▶ **OPIS ZADANIA**
W części, która zaczyna się wierszem zawierającym „Is the leaning” i kończy ostatnim z podanych wierszy (oba włącznie), zastąp „camera” przez „lens”. Przepisz tylko tę część i nie zmieniaj w niej niczego poza tym.

▼▼▼

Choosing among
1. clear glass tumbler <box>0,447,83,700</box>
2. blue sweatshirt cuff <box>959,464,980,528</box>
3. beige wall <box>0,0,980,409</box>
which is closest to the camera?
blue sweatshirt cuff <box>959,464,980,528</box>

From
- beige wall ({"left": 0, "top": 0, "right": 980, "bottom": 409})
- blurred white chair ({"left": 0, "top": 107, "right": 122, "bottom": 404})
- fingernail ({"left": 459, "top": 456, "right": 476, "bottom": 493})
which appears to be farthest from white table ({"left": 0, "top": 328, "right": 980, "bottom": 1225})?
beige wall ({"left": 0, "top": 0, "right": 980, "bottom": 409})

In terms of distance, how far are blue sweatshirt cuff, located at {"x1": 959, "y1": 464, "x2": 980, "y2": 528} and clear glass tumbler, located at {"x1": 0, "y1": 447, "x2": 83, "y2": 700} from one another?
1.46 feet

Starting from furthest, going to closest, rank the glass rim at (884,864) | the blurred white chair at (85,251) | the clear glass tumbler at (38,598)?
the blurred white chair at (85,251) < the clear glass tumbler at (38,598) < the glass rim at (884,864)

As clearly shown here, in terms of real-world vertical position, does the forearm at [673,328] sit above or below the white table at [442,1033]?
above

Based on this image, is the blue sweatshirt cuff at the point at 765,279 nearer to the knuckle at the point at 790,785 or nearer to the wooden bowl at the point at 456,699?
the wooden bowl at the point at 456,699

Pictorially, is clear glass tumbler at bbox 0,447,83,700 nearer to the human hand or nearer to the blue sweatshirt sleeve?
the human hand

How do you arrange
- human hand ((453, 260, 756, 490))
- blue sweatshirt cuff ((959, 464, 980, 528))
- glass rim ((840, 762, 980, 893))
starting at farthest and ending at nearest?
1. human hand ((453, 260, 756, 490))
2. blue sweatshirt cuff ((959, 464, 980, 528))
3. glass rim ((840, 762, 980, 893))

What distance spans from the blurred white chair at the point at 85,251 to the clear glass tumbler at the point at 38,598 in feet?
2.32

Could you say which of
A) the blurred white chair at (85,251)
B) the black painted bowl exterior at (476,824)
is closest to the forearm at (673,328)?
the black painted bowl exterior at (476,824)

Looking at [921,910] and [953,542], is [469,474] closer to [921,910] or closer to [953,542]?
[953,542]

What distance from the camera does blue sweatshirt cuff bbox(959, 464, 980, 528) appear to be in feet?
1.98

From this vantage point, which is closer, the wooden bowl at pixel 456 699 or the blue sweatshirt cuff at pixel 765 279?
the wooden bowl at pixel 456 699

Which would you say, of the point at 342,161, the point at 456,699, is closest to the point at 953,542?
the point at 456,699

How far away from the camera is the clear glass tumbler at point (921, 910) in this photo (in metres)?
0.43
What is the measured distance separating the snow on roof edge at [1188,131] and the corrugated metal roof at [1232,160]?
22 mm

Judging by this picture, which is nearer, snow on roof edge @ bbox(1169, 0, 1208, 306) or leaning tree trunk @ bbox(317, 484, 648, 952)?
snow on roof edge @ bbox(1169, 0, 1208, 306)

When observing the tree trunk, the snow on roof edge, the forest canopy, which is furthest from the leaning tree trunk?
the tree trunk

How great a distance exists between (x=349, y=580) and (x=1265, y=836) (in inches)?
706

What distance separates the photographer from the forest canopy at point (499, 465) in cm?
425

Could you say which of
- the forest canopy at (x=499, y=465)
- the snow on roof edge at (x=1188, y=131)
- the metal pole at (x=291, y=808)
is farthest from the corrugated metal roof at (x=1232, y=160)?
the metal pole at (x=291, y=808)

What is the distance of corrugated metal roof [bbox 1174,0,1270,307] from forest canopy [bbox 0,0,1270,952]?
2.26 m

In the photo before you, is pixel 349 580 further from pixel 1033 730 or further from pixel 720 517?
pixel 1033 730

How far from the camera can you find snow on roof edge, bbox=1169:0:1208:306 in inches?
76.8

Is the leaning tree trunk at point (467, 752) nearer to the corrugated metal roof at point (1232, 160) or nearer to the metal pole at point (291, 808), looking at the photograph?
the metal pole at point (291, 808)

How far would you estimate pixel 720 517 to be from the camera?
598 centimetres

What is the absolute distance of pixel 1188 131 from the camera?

▲▲▲

▶ **WYNIK ĆWICZENIA**
Is the leaning tree trunk at point (467, 752) nearer to the corrugated metal roof at point (1232, 160) or nearer to the metal pole at point (291, 808), looking at the photograph?
the metal pole at point (291, 808)

How far would you estimate pixel 720 517 to be from the lens?
598 centimetres

What is the absolute distance of pixel 1188 131 from the lens?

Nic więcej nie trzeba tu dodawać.